EXERCISE INPUTS
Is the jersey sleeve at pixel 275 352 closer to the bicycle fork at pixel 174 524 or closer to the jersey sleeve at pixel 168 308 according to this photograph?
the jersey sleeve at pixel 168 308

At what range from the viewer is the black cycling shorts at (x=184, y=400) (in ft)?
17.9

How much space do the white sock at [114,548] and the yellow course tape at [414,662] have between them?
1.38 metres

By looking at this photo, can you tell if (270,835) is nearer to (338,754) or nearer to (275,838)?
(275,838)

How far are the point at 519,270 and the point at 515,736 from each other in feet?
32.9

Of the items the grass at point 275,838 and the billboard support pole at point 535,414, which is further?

TASK REQUIREMENTS
Retype every one of the records above word for word, with nothing left out or changed.

CORRECT OUTPUT
Is the jersey sleeve at pixel 275 352 closer to the bicycle fork at pixel 174 524 or closer to the jersey sleeve at pixel 168 308 according to this photograph?
the jersey sleeve at pixel 168 308

At what range from the viewer is the black cycling shorts at (x=184, y=400) (in ft)?
17.9

How much space do the white sock at [114,548] and the yellow course tape at [414,662] have between them?
1.38 metres

By looking at this photo, can you tell if (270,835) is nearer to (338,754) or nearer to (275,838)?
(275,838)

How far are the point at 519,270 and the point at 515,736 from each other in feet?
32.9

Of the items the grass at point 275,838 and the billboard support pole at point 535,414, which is further?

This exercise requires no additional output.